MA: The method we developed relies on high throughput whole shotgun sequencing of multiple samples, which is still a costly procedure. However, we expect that this will be no longer an issue in the coming years since the sequencing price is continuously decreasing. Also, some of the clusters may represent chimeric genomes. Because of that, we defined multiple metrics to detect them, but more effort can be done to minimize this problem.
How could your study help clinicians in the future?
MA: Some microorganisms are hard to culture, so inferring their genomes gives a unique opportunity to predict their beneficial or pathogenic roles in human health. Additionally, a dependencies map could help to isolate and culture new organisms involved in human health, and propose new types of probiotics.

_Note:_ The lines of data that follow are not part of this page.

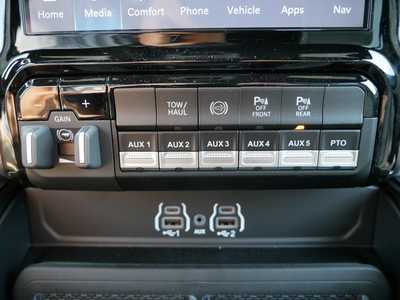 2025 RAM 3500 Crew Cab, $71341. Photo 10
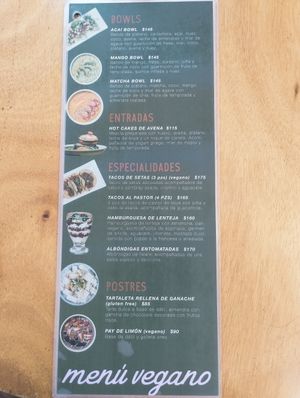 Tienen menú vegano y todo bien excepto por los hot cakes de avena ya que utilizan huevo y yogurt griego que son productos de origen animal at Silverio Urban Coffee & Shop in Queretaro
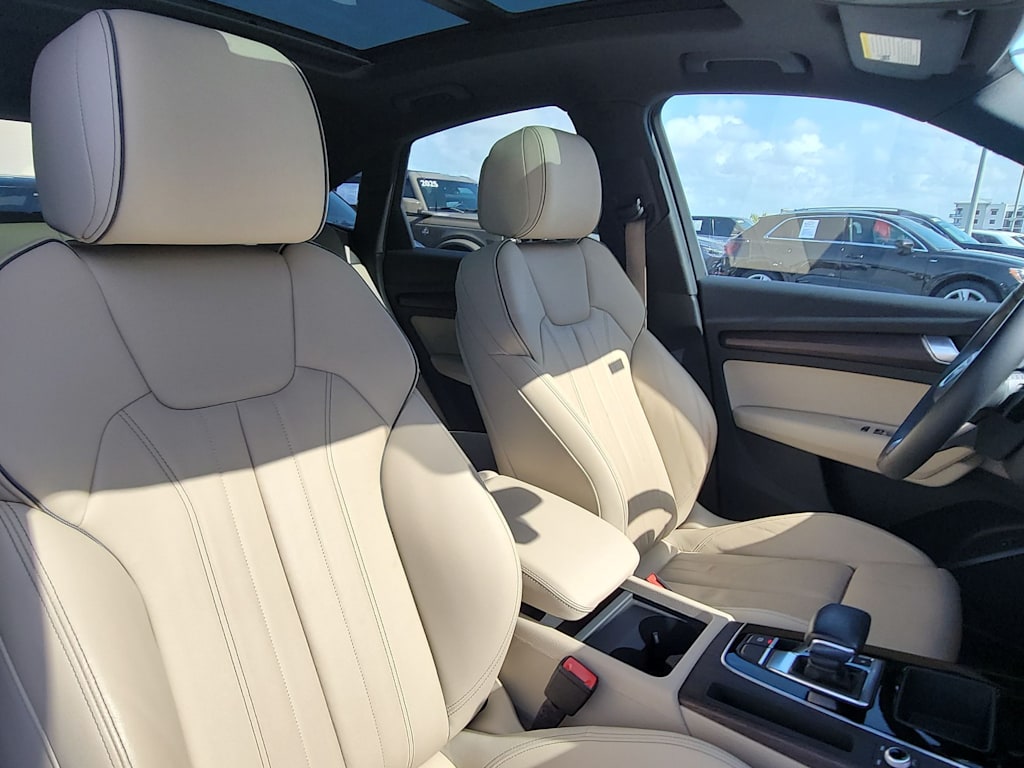 Thumbnail: 2023 Audi Q5 - 12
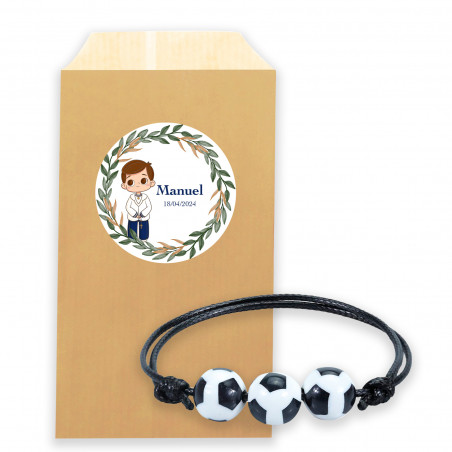 Pulseira com bolas de futebol em envelope kraft com adesivo personalizado para detalhes de comunhão menino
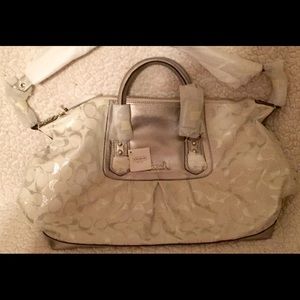 Brand new coach never used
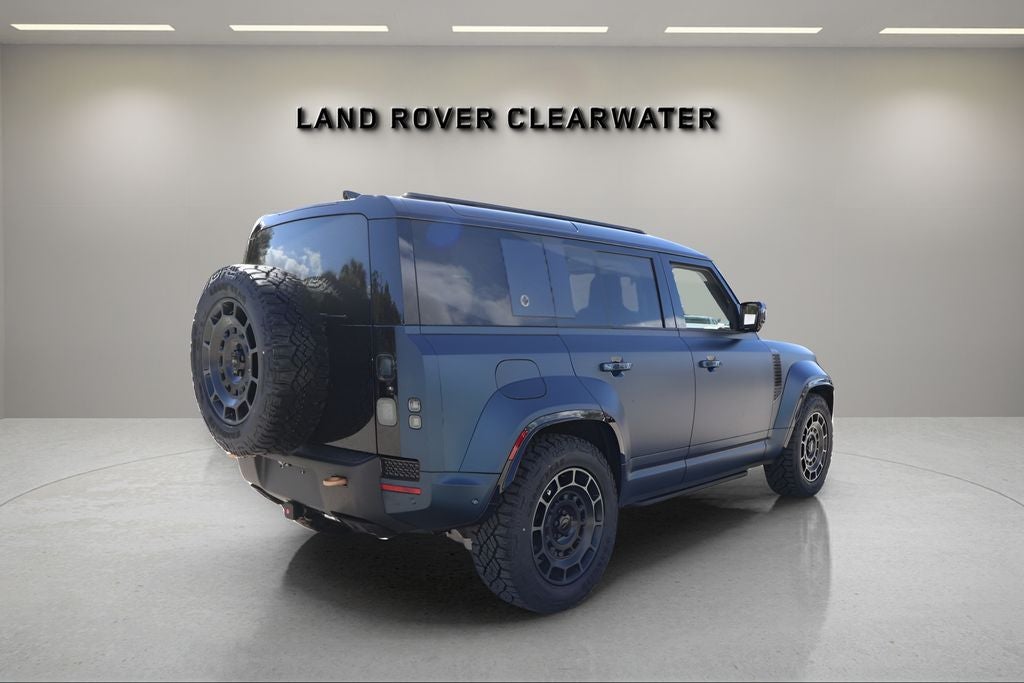 2026 Land Rover Defender 110 V8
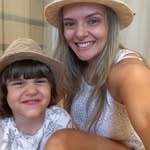 Rose Traversim - @rosetraversim - Instagram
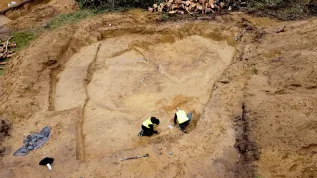 22.09.2021. Badania archeologiczne na cmentarzysku Wzgórze Wisielców w Wolinie. PAP/Marcin Bielecki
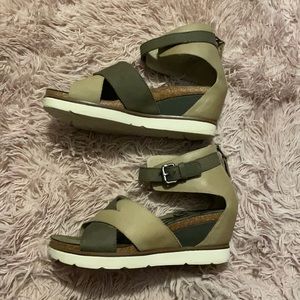 OTBT Teamwork ankle strap wedge sandals, size 9.5.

HBN: This is fundamental or basic research and so the future will show its clinical relevance. I think it will be very important for clinical research – not only have we discovered potential clinically important microorganisms, but we have also made the profiling of known species much more accurate. It is also possible that the relationship between phages and their hosting microorganisms may guide future phage therapy.
—
Source: Bjørn Nielsen, Almeida et al. MetaHIT consortium. Identification and assembly of genomes and genetic elements in complex metagenomic samples without using reference genomes. Nature Biotechnology 2014.
Published by K. Campbell, with files from J. Tap.